2. The apparatus in accordance with claim 1 wherein each of said side wall rails is disposed in a bore of one of said slide members, such that each slide member is slidably movable on one of said rails lengthwise of said tank.

3. The apparatus in accordance with claim 2 and further comprising at least two of said widthwise extending rails fixed at each end thereof to one of said slide members.

4. The apparatus in accordance with claim 3 wherein said nozzle carriage is adapted to be disposed at a selected position on said widthwise extending rails and said slide members are adapted to be disposed at selected locations on said rails mounted on said side walls of said tank.

5. The apparatus in accordance with claim 4 wherein said nozzle carriage is movable to place said nozzle at selected positions over said test slide disposed on said test slide mount.

6. The apparatus in accordance with claim 5 wherein said nozzle comprises a nozzle selected from a group of nozzles of different configurations and sizes.

7. The apparatus in accordance with claim 2 wherein said slide members each comprise a block having a smooth bore extending there through parallel to the upper edge of the side wall.

8. The apparatus in accordance with claim 1 wherein the side and end walls of said tank are substantially transparent.

9. The apparatus in accordance with claim 1 wherein the upper edges of the side walls are disposed in a same plane.

10. The apparatus in accordance with claim 1 within said rails mounted proximate the upper edge of the side walls comprise cylindrically shaped rods fixed at both ends thereof to the upper edges of the side walls.

11. The apparatus in accordance with claim 1 wherein said test slide mount is provided with a hermaphroditic connecting surface adapted to receive and retain a test slide having a complementary hermaphroditic connecting surface.

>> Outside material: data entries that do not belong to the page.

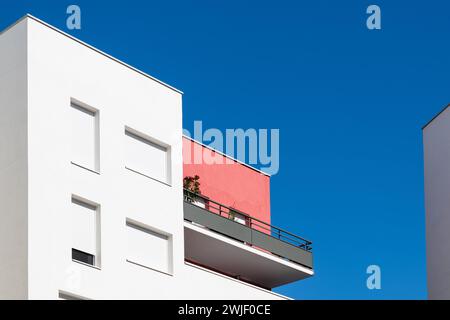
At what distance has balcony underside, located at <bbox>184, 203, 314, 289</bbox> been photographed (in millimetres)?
38094

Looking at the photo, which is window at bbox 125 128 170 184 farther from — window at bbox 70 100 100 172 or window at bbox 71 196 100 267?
window at bbox 71 196 100 267

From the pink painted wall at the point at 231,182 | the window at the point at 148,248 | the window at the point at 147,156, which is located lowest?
the window at the point at 148,248

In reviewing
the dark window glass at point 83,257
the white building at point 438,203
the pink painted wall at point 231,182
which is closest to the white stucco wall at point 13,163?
the dark window glass at point 83,257

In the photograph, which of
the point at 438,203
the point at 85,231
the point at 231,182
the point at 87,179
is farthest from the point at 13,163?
the point at 438,203

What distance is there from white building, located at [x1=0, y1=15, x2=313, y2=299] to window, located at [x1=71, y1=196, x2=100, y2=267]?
0.10ft

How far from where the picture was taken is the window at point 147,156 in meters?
34.2

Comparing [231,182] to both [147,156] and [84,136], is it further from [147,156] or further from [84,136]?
[84,136]

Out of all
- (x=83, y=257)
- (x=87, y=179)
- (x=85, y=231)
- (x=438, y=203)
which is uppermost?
(x=438, y=203)

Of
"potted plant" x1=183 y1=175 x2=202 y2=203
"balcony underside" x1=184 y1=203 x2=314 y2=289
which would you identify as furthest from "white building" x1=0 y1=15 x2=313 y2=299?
"potted plant" x1=183 y1=175 x2=202 y2=203

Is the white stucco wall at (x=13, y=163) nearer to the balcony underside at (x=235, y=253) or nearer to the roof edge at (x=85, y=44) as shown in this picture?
the roof edge at (x=85, y=44)

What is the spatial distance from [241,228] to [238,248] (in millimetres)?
650

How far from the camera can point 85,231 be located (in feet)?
104
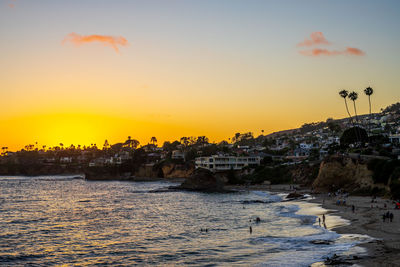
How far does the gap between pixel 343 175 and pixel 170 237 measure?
45267 millimetres

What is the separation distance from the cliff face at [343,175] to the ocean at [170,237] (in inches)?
513

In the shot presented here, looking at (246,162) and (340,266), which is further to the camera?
(246,162)

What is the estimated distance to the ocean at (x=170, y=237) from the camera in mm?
28562

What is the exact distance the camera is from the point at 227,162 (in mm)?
130500

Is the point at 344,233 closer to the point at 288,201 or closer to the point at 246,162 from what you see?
the point at 288,201

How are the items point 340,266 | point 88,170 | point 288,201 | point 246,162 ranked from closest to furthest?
1. point 340,266
2. point 288,201
3. point 246,162
4. point 88,170

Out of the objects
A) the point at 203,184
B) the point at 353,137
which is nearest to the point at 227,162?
the point at 203,184

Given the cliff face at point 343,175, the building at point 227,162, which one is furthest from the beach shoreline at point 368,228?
the building at point 227,162

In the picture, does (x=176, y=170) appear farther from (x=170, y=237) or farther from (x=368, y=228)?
(x=368, y=228)

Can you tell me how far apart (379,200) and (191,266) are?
3757cm

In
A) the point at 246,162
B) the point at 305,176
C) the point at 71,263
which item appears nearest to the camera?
the point at 71,263

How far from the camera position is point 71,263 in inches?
1120

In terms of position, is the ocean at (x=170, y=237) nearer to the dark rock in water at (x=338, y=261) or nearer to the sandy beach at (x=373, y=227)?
the dark rock in water at (x=338, y=261)

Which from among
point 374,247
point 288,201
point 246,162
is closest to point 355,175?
point 288,201
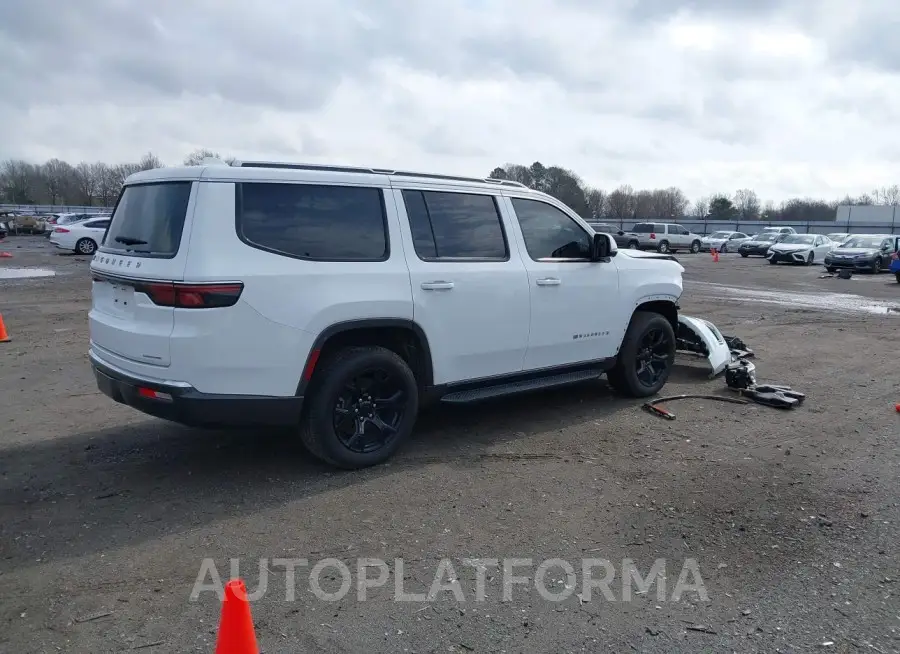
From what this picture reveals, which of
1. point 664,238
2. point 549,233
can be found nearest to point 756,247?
point 664,238

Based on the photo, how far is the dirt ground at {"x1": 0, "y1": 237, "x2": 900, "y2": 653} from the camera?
3270 millimetres

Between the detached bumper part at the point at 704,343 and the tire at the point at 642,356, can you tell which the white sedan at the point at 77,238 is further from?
the tire at the point at 642,356

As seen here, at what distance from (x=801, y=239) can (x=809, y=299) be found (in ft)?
61.8

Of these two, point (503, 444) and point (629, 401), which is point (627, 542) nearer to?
point (503, 444)

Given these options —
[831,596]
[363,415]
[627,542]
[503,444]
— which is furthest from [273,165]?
[831,596]

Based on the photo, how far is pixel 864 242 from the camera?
28656mm

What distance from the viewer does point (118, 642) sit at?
3109 mm

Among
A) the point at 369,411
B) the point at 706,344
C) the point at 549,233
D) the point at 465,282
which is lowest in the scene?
the point at 369,411

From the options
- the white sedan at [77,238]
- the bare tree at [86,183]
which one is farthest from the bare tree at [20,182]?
the white sedan at [77,238]

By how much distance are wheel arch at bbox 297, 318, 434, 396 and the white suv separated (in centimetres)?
1

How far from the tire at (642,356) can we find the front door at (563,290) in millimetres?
268

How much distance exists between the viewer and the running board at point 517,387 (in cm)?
559

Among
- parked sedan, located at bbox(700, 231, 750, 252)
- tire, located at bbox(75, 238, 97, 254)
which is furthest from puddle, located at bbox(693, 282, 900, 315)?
parked sedan, located at bbox(700, 231, 750, 252)

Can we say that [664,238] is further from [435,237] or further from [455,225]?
[435,237]
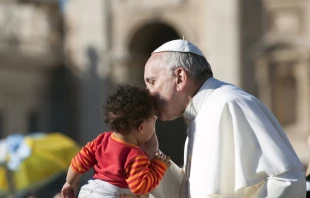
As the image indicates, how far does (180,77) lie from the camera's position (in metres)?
3.22

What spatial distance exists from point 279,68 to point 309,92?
88 centimetres

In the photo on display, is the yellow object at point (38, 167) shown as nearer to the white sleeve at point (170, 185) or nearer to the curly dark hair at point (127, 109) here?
the white sleeve at point (170, 185)

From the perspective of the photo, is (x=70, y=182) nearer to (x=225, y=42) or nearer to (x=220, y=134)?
(x=220, y=134)

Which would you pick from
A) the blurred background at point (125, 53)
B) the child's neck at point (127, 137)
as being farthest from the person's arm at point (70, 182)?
the blurred background at point (125, 53)

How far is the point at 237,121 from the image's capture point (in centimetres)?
311

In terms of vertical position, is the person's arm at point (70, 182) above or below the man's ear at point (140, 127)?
below

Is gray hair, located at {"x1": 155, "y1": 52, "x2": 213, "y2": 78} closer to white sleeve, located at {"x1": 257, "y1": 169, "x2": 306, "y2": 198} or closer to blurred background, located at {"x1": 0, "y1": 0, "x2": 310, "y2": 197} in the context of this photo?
→ white sleeve, located at {"x1": 257, "y1": 169, "x2": 306, "y2": 198}

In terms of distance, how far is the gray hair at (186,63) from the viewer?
324 centimetres

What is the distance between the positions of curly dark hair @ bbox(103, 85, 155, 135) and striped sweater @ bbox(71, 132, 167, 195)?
3.1 inches

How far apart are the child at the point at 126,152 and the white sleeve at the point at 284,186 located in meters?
0.46

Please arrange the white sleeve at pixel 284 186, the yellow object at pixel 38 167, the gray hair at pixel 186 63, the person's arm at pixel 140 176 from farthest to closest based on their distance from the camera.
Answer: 1. the yellow object at pixel 38 167
2. the gray hair at pixel 186 63
3. the person's arm at pixel 140 176
4. the white sleeve at pixel 284 186

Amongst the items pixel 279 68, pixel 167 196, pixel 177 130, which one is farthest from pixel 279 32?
pixel 167 196

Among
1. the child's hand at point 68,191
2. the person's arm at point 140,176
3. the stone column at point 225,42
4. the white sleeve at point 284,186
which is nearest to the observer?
the white sleeve at point 284,186

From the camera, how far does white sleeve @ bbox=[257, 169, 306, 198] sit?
2998 millimetres
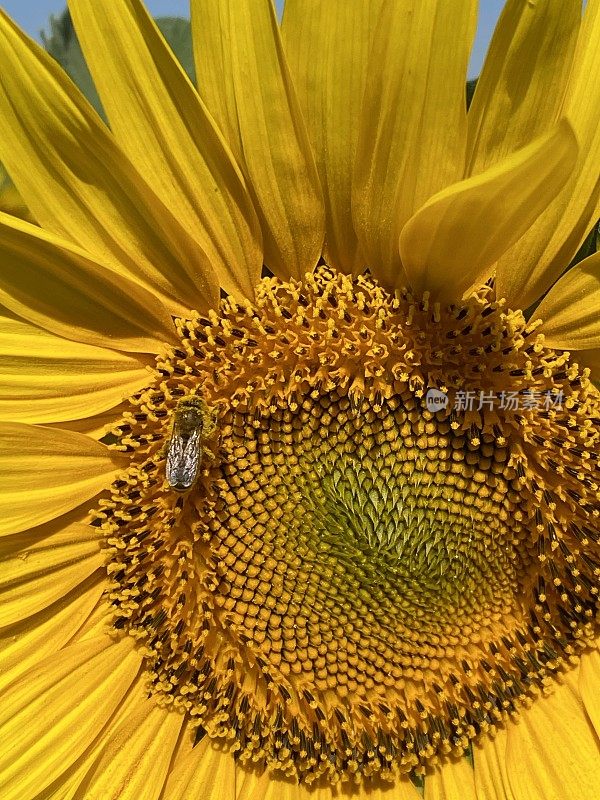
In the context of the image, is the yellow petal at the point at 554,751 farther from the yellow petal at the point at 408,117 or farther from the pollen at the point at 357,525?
the yellow petal at the point at 408,117

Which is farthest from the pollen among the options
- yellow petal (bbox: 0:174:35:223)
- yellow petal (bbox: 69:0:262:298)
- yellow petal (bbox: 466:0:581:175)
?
yellow petal (bbox: 0:174:35:223)

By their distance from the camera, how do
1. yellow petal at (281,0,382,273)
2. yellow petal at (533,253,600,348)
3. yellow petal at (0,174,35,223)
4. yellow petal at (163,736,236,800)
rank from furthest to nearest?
yellow petal at (163,736,236,800), yellow petal at (0,174,35,223), yellow petal at (533,253,600,348), yellow petal at (281,0,382,273)

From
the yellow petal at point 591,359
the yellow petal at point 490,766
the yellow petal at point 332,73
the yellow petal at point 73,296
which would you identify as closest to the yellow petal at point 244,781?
the yellow petal at point 490,766

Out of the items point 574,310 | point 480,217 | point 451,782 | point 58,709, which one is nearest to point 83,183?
point 480,217

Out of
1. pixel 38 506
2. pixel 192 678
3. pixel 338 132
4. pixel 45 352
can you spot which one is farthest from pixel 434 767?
pixel 338 132

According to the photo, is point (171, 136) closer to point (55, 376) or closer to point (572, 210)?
point (55, 376)

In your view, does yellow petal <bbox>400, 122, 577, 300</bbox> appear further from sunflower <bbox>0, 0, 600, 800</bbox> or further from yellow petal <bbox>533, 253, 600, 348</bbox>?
yellow petal <bbox>533, 253, 600, 348</bbox>
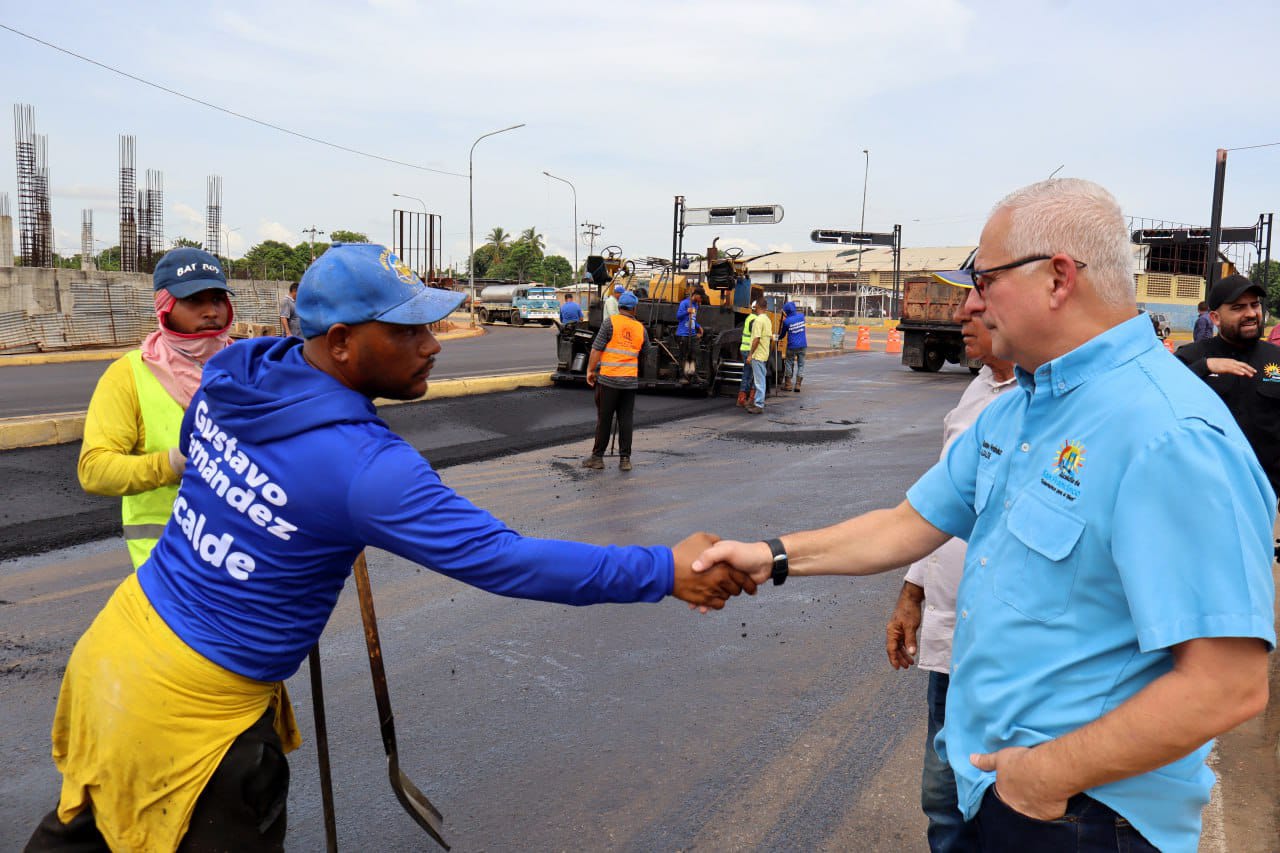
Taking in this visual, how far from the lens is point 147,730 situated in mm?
1957

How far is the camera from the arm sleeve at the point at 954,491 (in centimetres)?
216

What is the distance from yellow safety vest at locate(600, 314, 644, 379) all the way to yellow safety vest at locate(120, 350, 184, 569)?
776 centimetres

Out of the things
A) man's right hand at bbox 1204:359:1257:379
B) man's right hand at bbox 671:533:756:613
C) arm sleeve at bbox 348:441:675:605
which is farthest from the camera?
man's right hand at bbox 1204:359:1257:379

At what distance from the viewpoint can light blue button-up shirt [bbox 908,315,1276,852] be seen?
4.69ft

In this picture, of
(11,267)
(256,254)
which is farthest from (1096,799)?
(256,254)

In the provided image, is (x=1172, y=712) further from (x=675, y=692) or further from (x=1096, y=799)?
(x=675, y=692)

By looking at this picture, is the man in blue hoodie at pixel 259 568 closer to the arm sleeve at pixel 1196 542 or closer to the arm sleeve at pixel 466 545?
the arm sleeve at pixel 466 545

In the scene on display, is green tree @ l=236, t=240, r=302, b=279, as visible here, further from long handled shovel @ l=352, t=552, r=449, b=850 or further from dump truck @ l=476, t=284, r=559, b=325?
long handled shovel @ l=352, t=552, r=449, b=850

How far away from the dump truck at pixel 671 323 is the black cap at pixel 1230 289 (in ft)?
38.4

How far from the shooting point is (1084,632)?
1585mm

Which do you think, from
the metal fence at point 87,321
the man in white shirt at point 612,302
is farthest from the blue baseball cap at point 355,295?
the metal fence at point 87,321

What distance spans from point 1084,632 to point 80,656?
201 centimetres

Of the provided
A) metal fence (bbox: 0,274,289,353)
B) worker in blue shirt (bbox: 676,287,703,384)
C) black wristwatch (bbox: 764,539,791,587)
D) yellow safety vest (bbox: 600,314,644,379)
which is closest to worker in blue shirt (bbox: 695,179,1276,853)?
black wristwatch (bbox: 764,539,791,587)

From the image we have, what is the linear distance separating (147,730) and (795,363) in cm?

12. A method for determining sufficient water pressure and water stream configuration to remove biofilms on protective coatings on underwater optical devices, the method composing the steps of: providing a watertight test tank having parallel side walls, end walls, a bottom wall, a test slide mount disposed on the bottom wall, and a movable nozzle carriage mounted on the side walls and movable lengthwise and widthwise of the tank;joining a water delivery pipe to the nozzle carriage, wherein said water delivery pipe is fixed thereto and in communication with a water source;providing a discharge pipe extending from the nozzle carriage toward the test slide mount; anddirecting a stream of water from the discharge pipe, through a nozzle of selected size and configuration, and at a selected pressure and velocity onto a test slide mounted on said test slide mount, said test slide being a replica of a surface of an underwater optical device having a protective coating and also covered by a biofilm, wherein said stream of water impinges on the biofilm to determine the parameters of water pressure and configuration of the stream of water most suited for removal of the biofilm.

13. The method in accordance with claim 12 wherein the slide mount comprises a hermaphroditic connecting surface and the test slide comprises a hermaphroditic connecting surface, the surfaces being adapted for interconnection to attach the test slide to the slide mount and separable by lifting the test slide from the slide mount.

14. The method in accordance with claim 12 and comprising the further step of operating the water pressure regulator to effect changes in the pressure of the water discharged by the nozzle.

15. The method in accordance with claim 14 and comprising the further steps of effecting a series of different water pressures, and different nozzle configurations and sizes, to obtain an indication of the most beneficial water pressure, nozzle size, and nozzle configuration for removing the biofilm from the surface of the optical device being tested, which can also be used to determine a speed and depth at which a submarine could proceed underwater to accomplish wash-away of the biofilm.